• _SET EXERCISE_:
Reproduce each of the following items word for word, from the first one to the last.

• _EXTRACTED RECORDS_:
========================
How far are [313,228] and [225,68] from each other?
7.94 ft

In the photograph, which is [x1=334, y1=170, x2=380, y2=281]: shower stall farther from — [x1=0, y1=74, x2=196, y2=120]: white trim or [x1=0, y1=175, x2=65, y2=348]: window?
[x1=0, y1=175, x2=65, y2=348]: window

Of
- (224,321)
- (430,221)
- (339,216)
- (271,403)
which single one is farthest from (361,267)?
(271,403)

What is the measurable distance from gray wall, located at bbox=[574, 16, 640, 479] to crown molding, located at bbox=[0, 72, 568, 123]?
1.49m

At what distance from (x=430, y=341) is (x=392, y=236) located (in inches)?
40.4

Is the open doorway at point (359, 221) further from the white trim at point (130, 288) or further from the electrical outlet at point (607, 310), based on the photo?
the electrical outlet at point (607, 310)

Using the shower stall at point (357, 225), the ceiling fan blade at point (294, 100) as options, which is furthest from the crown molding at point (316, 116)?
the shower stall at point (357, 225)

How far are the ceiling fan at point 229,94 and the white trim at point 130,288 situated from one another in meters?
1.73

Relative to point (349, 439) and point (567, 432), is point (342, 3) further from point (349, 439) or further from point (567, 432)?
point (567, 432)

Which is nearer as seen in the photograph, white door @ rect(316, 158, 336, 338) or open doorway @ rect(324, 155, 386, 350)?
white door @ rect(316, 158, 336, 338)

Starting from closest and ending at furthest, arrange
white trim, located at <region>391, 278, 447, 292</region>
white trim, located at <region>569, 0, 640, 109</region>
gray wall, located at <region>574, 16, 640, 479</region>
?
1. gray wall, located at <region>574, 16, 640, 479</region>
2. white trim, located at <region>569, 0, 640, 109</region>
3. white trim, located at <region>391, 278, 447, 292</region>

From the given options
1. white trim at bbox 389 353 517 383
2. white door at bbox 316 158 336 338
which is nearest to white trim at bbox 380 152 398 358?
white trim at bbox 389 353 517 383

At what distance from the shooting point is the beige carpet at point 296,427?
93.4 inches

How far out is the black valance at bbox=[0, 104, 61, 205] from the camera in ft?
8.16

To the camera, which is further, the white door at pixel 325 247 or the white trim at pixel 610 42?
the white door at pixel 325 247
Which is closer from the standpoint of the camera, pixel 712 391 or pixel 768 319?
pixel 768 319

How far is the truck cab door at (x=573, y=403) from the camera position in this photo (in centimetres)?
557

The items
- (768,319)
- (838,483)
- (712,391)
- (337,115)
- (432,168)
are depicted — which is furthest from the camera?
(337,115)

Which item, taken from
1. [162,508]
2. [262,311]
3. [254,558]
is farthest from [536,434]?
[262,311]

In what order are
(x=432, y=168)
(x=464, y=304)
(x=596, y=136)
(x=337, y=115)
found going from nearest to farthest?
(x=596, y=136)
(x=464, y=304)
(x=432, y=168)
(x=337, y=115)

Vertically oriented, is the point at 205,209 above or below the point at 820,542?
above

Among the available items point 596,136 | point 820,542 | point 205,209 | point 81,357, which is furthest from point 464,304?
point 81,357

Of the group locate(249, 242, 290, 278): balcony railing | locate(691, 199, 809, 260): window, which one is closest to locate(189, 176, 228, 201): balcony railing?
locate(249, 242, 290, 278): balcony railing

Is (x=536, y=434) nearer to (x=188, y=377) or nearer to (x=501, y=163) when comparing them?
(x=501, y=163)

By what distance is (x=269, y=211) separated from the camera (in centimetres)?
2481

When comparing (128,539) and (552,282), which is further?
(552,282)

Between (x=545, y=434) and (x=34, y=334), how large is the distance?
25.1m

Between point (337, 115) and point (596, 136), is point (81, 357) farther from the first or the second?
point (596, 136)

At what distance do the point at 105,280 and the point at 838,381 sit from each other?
========================
• _SOLVED PROBLEM_:
How far are [313,228] and [225,68] from each other?
7.94 ft

In the photograph, which is [x1=334, y1=170, x2=380, y2=281]: shower stall farther from — [x1=0, y1=74, x2=196, y2=120]: white trim or [x1=0, y1=175, x2=65, y2=348]: window?
[x1=0, y1=175, x2=65, y2=348]: window

Of
- (224,321)
- (430,221)
- (339,216)
- (271,403)
which single one is farthest from (361,267)?
(271,403)

What is the measurable distance from gray wall, located at bbox=[574, 16, 640, 479] to crown molding, located at bbox=[0, 72, 568, 123]?
1.49m

At what distance from (x=430, y=341) is (x=392, y=236) located (in inches)?
40.4

Is the open doorway at point (359, 221) further from the white trim at point (130, 288) or further from the electrical outlet at point (607, 310), based on the photo?
the electrical outlet at point (607, 310)

Using the shower stall at point (357, 225), the ceiling fan blade at point (294, 100) as options, which is furthest from the crown molding at point (316, 116)?
the shower stall at point (357, 225)

How far are the ceiling fan at point 229,94 and the white trim at point 130,288 situated from one another in meters?
1.73

Relative to point (349, 439) and point (567, 432), is point (342, 3) further from point (349, 439) or further from point (567, 432)?
point (567, 432)

Which is nearer as seen in the photograph, white door @ rect(316, 158, 336, 338) or open doorway @ rect(324, 155, 386, 350)?
white door @ rect(316, 158, 336, 338)

Starting from closest and ending at furthest, arrange
white trim, located at <region>391, 278, 447, 292</region>
white trim, located at <region>569, 0, 640, 109</region>
gray wall, located at <region>574, 16, 640, 479</region>
?
1. gray wall, located at <region>574, 16, 640, 479</region>
2. white trim, located at <region>569, 0, 640, 109</region>
3. white trim, located at <region>391, 278, 447, 292</region>

From the given options
1. white trim at bbox 389 353 517 383
2. white door at bbox 316 158 336 338
which is nearest to white trim at bbox 380 152 398 358?
white trim at bbox 389 353 517 383

At what distance from the shooting point is the beige carpet at point 296,427?
93.4 inches

How far out is the black valance at bbox=[0, 104, 61, 205] from the camera in ft?
8.16

To the camera, which is further, the white door at pixel 325 247 or the white trim at pixel 610 42?
the white door at pixel 325 247
Which is closer from the standpoint of the camera, pixel 712 391 or pixel 768 319?
pixel 768 319

How far is the truck cab door at (x=573, y=403) from the camera position in this photo (in centimetres)?
557

The items
- (768,319)
- (838,483)
- (712,391)
- (337,115)
- (432,168)
are depicted — which is furthest from the camera?
(337,115)

Which item, taken from
1. [162,508]
2. [262,311]
3. [254,558]
is farthest from [536,434]?
[262,311]

In what order are
(x=432, y=168)
(x=464, y=304)
(x=596, y=136)
(x=337, y=115)
found going from nearest to farthest?
(x=596, y=136)
(x=464, y=304)
(x=432, y=168)
(x=337, y=115)

Vertically oriented, is the point at 205,209 above or below the point at 820,542?
above

Among the available items point 596,136 | point 820,542 | point 205,209 | point 81,357, which is furthest from point 464,304?
point 81,357

Of the group locate(249, 242, 290, 278): balcony railing | locate(691, 199, 809, 260): window, which one is closest to locate(189, 176, 228, 201): balcony railing?
locate(249, 242, 290, 278): balcony railing

Is (x=536, y=434) nearer to (x=188, y=377) or nearer to (x=501, y=163) when comparing them?
(x=501, y=163)

By what distance is (x=269, y=211) separated from the camera (in centimetres)?
2481

When comparing (128,539) and (552,282), which is further?
(552,282)

Between (x=545, y=434) and (x=34, y=334), how large is the distance?
25.1m

Between point (337, 115) and point (596, 136), is point (81, 357) farther from the first or the second?
point (596, 136)

At what distance do the point at 105,280 and the point at 838,381 sit from each other?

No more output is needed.